DATASET RECORDS
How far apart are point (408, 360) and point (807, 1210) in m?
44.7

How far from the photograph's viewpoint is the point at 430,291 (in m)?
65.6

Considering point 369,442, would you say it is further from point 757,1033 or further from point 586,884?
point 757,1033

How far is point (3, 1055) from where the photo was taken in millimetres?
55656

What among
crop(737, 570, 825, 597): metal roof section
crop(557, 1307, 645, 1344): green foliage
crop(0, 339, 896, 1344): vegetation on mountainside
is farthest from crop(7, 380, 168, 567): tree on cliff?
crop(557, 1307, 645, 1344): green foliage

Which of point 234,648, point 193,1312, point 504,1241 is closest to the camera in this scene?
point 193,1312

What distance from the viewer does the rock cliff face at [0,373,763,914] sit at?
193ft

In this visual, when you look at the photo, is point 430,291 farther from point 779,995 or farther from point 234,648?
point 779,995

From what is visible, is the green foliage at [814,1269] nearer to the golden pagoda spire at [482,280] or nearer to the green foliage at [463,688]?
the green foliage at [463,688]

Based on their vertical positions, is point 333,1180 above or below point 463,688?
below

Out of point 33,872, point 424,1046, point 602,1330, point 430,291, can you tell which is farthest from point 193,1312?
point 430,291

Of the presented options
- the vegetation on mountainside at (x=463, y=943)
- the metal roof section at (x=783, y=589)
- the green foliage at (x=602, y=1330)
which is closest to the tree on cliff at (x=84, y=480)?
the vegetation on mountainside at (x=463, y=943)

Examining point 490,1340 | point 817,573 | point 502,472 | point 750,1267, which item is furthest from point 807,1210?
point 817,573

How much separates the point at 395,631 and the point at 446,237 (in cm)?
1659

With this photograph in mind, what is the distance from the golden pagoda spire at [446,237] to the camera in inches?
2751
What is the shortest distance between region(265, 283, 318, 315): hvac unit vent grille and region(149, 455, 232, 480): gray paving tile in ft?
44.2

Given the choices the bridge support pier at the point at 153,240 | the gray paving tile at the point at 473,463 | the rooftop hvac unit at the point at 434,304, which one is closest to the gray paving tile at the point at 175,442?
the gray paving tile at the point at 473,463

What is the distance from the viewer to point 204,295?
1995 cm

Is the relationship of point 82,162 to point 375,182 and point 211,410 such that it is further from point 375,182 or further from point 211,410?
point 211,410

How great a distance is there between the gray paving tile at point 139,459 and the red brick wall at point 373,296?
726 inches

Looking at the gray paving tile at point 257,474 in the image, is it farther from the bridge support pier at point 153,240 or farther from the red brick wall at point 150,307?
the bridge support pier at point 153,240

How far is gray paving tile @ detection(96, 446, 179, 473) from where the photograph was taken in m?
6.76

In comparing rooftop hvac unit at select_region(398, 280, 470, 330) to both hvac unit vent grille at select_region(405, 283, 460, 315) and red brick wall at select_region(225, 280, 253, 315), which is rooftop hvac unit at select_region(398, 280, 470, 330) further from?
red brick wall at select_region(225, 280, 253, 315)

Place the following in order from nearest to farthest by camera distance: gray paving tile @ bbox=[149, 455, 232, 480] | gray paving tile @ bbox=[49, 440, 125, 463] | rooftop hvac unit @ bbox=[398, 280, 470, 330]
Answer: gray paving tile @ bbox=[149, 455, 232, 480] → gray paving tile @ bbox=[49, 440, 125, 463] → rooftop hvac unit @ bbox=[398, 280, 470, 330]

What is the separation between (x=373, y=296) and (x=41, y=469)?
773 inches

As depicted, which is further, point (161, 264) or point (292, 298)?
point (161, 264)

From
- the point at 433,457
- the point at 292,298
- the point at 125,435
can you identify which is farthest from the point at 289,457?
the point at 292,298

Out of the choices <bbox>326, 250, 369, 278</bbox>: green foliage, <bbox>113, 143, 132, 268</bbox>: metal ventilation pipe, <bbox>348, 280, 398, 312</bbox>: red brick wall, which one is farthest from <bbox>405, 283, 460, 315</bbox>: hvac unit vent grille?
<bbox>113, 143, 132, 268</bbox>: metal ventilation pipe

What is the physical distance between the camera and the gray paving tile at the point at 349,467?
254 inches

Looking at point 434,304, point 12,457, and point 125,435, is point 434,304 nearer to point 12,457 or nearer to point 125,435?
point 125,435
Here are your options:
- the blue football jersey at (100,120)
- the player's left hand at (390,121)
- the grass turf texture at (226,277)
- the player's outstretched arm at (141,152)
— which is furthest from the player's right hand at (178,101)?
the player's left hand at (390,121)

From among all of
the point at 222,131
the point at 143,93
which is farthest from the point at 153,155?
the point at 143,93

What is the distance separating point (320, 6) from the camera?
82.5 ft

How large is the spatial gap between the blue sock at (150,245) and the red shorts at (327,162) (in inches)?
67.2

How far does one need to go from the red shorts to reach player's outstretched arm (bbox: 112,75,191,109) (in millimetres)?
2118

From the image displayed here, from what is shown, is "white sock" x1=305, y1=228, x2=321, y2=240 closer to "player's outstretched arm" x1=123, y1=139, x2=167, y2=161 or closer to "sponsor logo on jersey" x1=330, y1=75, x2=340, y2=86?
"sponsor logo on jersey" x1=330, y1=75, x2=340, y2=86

PROBLEM DETAILS
Print every line of the data above verbatim, from the first line to the last, keeping the original wording, numbers, and line breaks.

EXERCISE SOLUTION
How far apart are point (408, 360) and point (807, 1210) in m?
44.7

How far from the photograph's viewpoint is the point at 430,291 (in m)?
65.6

Considering point 369,442, would you say it is further from point 757,1033 or further from point 586,884?
point 757,1033

How far is point (3, 1055) from where the photo was taken in millimetres?
55656

What among
crop(737, 570, 825, 597): metal roof section
crop(557, 1307, 645, 1344): green foliage
crop(0, 339, 896, 1344): vegetation on mountainside
is farthest from crop(7, 380, 168, 567): tree on cliff?
crop(557, 1307, 645, 1344): green foliage

Which of point 234,648, point 193,1312, point 504,1241 is closest to the camera in this scene?
point 193,1312

What distance from the viewer does the rock cliff face at [0,373,763,914] sit at?
193ft

In this visual, when you look at the photo, is point 430,291 farther from point 779,995 or farther from point 234,648?
point 779,995

From what is visible, is the green foliage at [814,1269] nearer to the golden pagoda spire at [482,280] or nearer to the green foliage at [463,688]?
the green foliage at [463,688]

Based on their vertical positions, is point 333,1180 above or below point 463,688?
below

Out of point 33,872, point 424,1046, point 602,1330, point 430,291, can you tell which is farthest from point 193,1312?
point 430,291

Of the presented options
- the vegetation on mountainside at (x=463, y=943)
- the metal roof section at (x=783, y=589)
- the green foliage at (x=602, y=1330)
which is closest to the tree on cliff at (x=84, y=480)?
the vegetation on mountainside at (x=463, y=943)

Examining point 490,1340 | point 817,573 | point 502,472 | point 750,1267, which item is furthest from point 807,1210?
point 817,573

How much separates the point at 395,631 and the point at 446,237 (in cm)?
1659

With this photograph in mind, what is the distance from the golden pagoda spire at [446,237] to the camera in inches?
2751
What is the shortest distance between region(265, 283, 318, 315): hvac unit vent grille and region(149, 455, 232, 480): gray paving tile in ft?
44.2

Given the choices the bridge support pier at the point at 153,240 | the gray paving tile at the point at 473,463 | the rooftop hvac unit at the point at 434,304, which one is closest to the gray paving tile at the point at 175,442?
the gray paving tile at the point at 473,463

What is the distance from the viewer to point 204,295?
1995 cm

Is the relationship of point 82,162 to point 375,182 and point 211,410 such that it is further from point 375,182 or further from point 211,410?
point 211,410

How great a distance is there between the gray paving tile at point 139,459 and the red brick wall at point 373,296?
726 inches

Looking at the gray paving tile at point 257,474 in the image, is it farther from the bridge support pier at point 153,240 or farther from the red brick wall at point 150,307?
the bridge support pier at point 153,240

How far is gray paving tile @ detection(96, 446, 179, 473) from where the photograph was taken in m?
6.76

In comparing rooftop hvac unit at select_region(398, 280, 470, 330) to both hvac unit vent grille at select_region(405, 283, 460, 315) and red brick wall at select_region(225, 280, 253, 315), which is rooftop hvac unit at select_region(398, 280, 470, 330) further from?
red brick wall at select_region(225, 280, 253, 315)

Place the following in order from nearest to farthest by camera distance: gray paving tile @ bbox=[149, 455, 232, 480] | gray paving tile @ bbox=[49, 440, 125, 463] | rooftop hvac unit @ bbox=[398, 280, 470, 330]
Answer: gray paving tile @ bbox=[149, 455, 232, 480] → gray paving tile @ bbox=[49, 440, 125, 463] → rooftop hvac unit @ bbox=[398, 280, 470, 330]

What is the separation between (x=373, y=296) and (x=41, y=469)?
773 inches

As depicted, which is further, point (161, 264) or point (292, 298)?
point (161, 264)

From
- the point at 433,457
- the point at 292,298
- the point at 125,435
can you identify which is farthest from the point at 289,457?
the point at 292,298

Out of the choices <bbox>326, 250, 369, 278</bbox>: green foliage, <bbox>113, 143, 132, 268</bbox>: metal ventilation pipe, <bbox>348, 280, 398, 312</bbox>: red brick wall, which one is farthest from <bbox>405, 283, 460, 315</bbox>: hvac unit vent grille?
<bbox>113, 143, 132, 268</bbox>: metal ventilation pipe

What is the physical distance between the camera and the gray paving tile at the point at 349,467?
254 inches

Looking at point 434,304, point 12,457, and point 125,435, is point 434,304 nearer to point 12,457 or nearer to point 125,435?
point 125,435
Here are your options:
- the blue football jersey at (100,120)
- the player's left hand at (390,121)
- the grass turf texture at (226,277)
- the player's outstretched arm at (141,152)
— which is furthest from the player's right hand at (178,101)?
the player's left hand at (390,121)

From among all of
the point at 222,131
the point at 143,93
which is farthest from the point at 153,155?
the point at 143,93

What is the distance separating point (320, 6) from the camera?
82.5 ft

How large is the spatial gap between the blue sock at (150,245) and the red shorts at (327,162) (in inches)?
67.2

How far does one need to go from the red shorts to reach player's outstretched arm (bbox: 112,75,191,109) (in millimetres)?
2118

From the image displayed here, from what is shown, is "white sock" x1=305, y1=228, x2=321, y2=240 closer to "player's outstretched arm" x1=123, y1=139, x2=167, y2=161 or closer to "sponsor logo on jersey" x1=330, y1=75, x2=340, y2=86?
"sponsor logo on jersey" x1=330, y1=75, x2=340, y2=86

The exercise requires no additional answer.